Fun Fun Fun

Booksmart a film by Olivia Wilde.  With Kaitlyn Dever, Beanie Feldstein, Jessica Williams, Victoria Ruesga.  ****1/2

My first reaction was to be stunned at the sheer talent this movie displays.  The hilarious screenplay was written by four women.  How does that work?  Olivia Wilde’s direction—in her first crack at a full-length movie—is inventive and fast-paced but never frantic.  All of the acting is great.  The actors are good-looking.  They’re into their twenties, not the high school seniors they’re supposed to be, but even so, it’s incredible how talented they are at such young ages.

The plot is simple, and apparently belongs to a rich tradition of such high school movies, though I haven’t seen most of them.  Amy (Kaitlyn Dever) and Molly (Beanie Feldstein) are overachieving best friends at a raucous high school in Los Angeles.  Maybe it’s raucous because it’s the last day, but still.  They’ve sacrificed their social lives to their academic careers, and they’re not sorry; Amy is on her way to Columbia and Molly to Yale.  But as they discover on their last day (this sudden discovery is one unbelievable part of the script, but we gloss over it), their friends who have been goofing off got into good colleges too.  Or as one girl puts it: “I’m incredible at hand jobs but I also got 1560 on my SAT’s.”  Amy and Molly sacrificed their high school social lives unnecessarily.  They have one night to make up for it.

As you might expect from such nerds, they’re politically correct to the nth degree.  Amy is an out lesbian, though she’s never actually kissed a girl, and her parents (Lisa Kudrow and Will Forte) are cool with it.  They actually believe Amy and Molly are lovers.  The girls are just extremely good friends, even though they’re physically affectionate and talk openly about such subjects as how they masturbate and how many women are going to be “up” Amy’s vagina when she gets to Columbia.  Such dialogue was a tad startling to me, but I enjoyed it.  If there’s one aspect of the movie that does seem over the top, it’s how caring and understanding and just plain goofy and embarrassing Amy’s parents are (I say that as someone who once worked at Duke University, where helicopter parents are a dime a dozen).  Molly, on the other hand, seems to have no parents at all.

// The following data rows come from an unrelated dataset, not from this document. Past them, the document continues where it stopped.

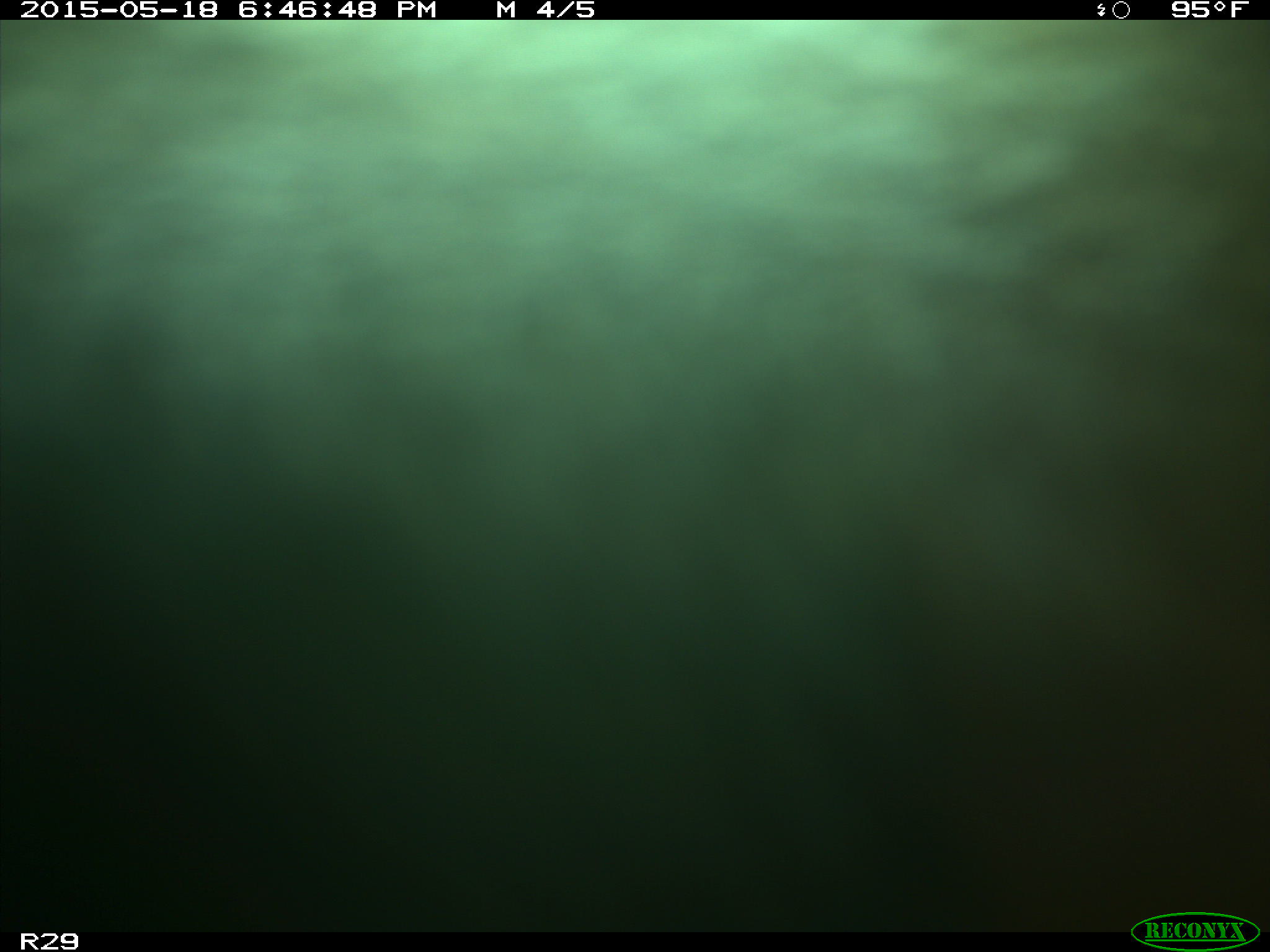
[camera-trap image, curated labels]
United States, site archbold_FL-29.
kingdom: Animalia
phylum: Chordata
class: Mammalia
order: Artiodactyla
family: Bovidae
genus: Bos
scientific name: Bos taurus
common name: domestic cow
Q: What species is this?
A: Bos taurus (domestic cow).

Amy has a crush on a cute girl named Ryan (Victoria Ruesga), though she hasn’t done much to let her know.  Molly secretly has a crush on the student body vice president—she was the president—though she hasn’t let even Amy know that.  They head off into the night hoping to do something about these attractions, at least to admit to them, but all kinds of roadblocks are thrown in their way, starting with the fact that they don’t know the address of the major graduation party.  But it’s not the Destination, it’s the Journey, as Ralph Waldo Emerson may or may not have said, so the girls head off into the night.

Everything about the parties they go to, the people they see, is completely over the top; this is one wealthy community, where a kid actually has a huge yacht for the evening, and all kinds of servants.  The school’s thespians are flamingly gay (instead of being closeted as they were in my day) and stage a role-playing party of their own.  And the cast of high school seniors is populated by stock characters: the kid who is trying to buy everyone’s friendship, the girl who will try anything, the class slut (named Triple A because she gives roadside assistance), the cool teacher everyone loves, the worn-out cynical principal.  People who begin as stock characters eventually prove they have another side.  They all wind up halfway human.

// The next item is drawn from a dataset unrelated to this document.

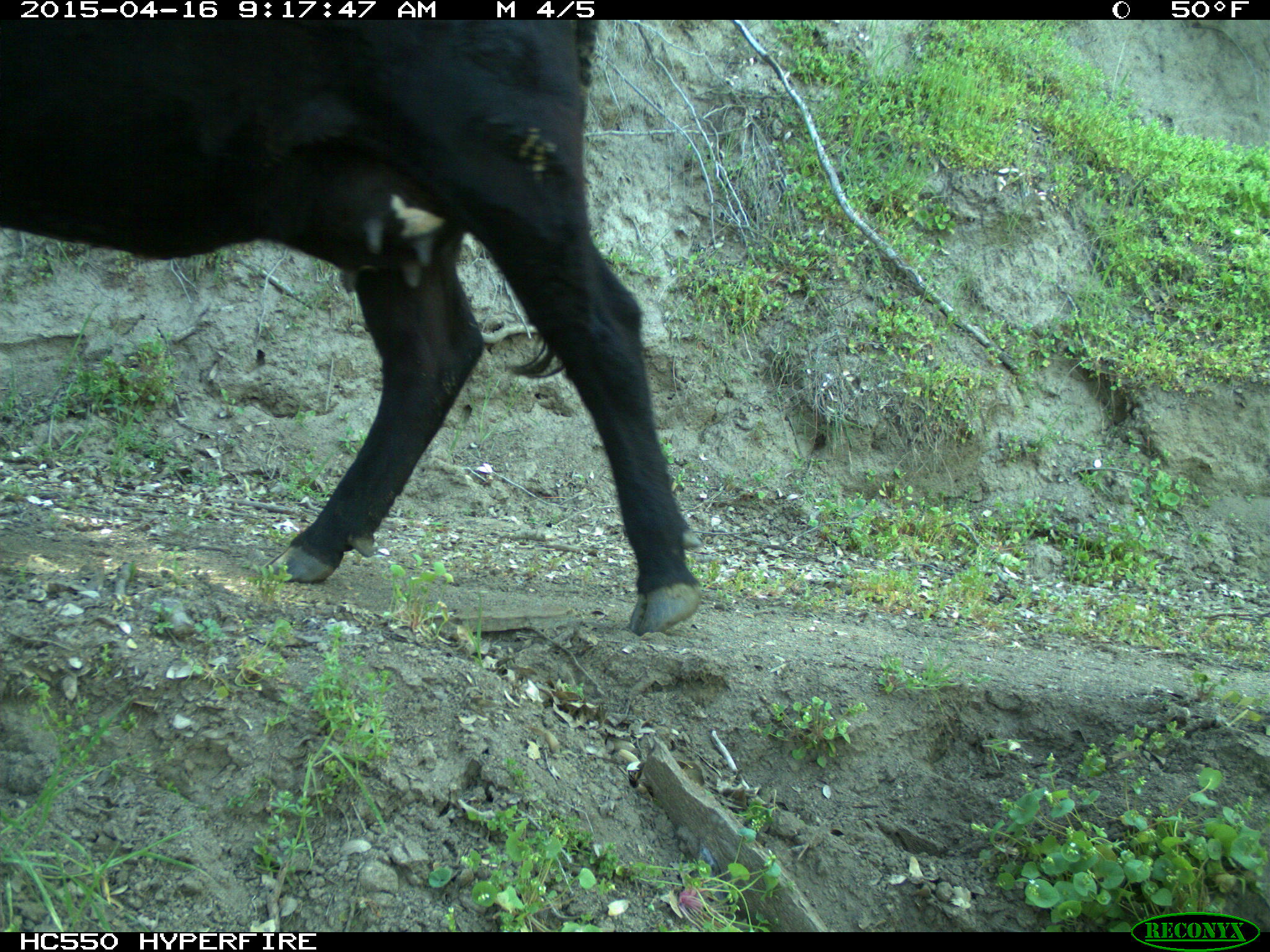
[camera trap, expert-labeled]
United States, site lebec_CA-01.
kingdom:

Ultimately, though, inasmuch as this is a serious movie—which is not very much—it’s a portrait of female friendship.  The focus is on Amy and Molly from beginning to end.  And though people seem to be indulging in outrageous ways, at least with drinking if not with drugs, and in an atmosphere that verges on being an orgy rather than a high school party, nobody gets hurt, or falling down drunk, or OD’s.  Even when the police show up it’s essentially a comic moment.

I keep coming back to the script and direction.  The overwhelming feeling of this movie is that it’s funny, and fun.  Of course there’s not a high school class in the world where everybody is this talented and good-looking—think back to your own class—but we suspend disbelief because we’re enjoying ourselves so much.  If this is the new generation of Hollywood actors, they can definitely do comedy, at least comedy about privileged teenagers in L.A.  It will be interesting to see what else they’ve got.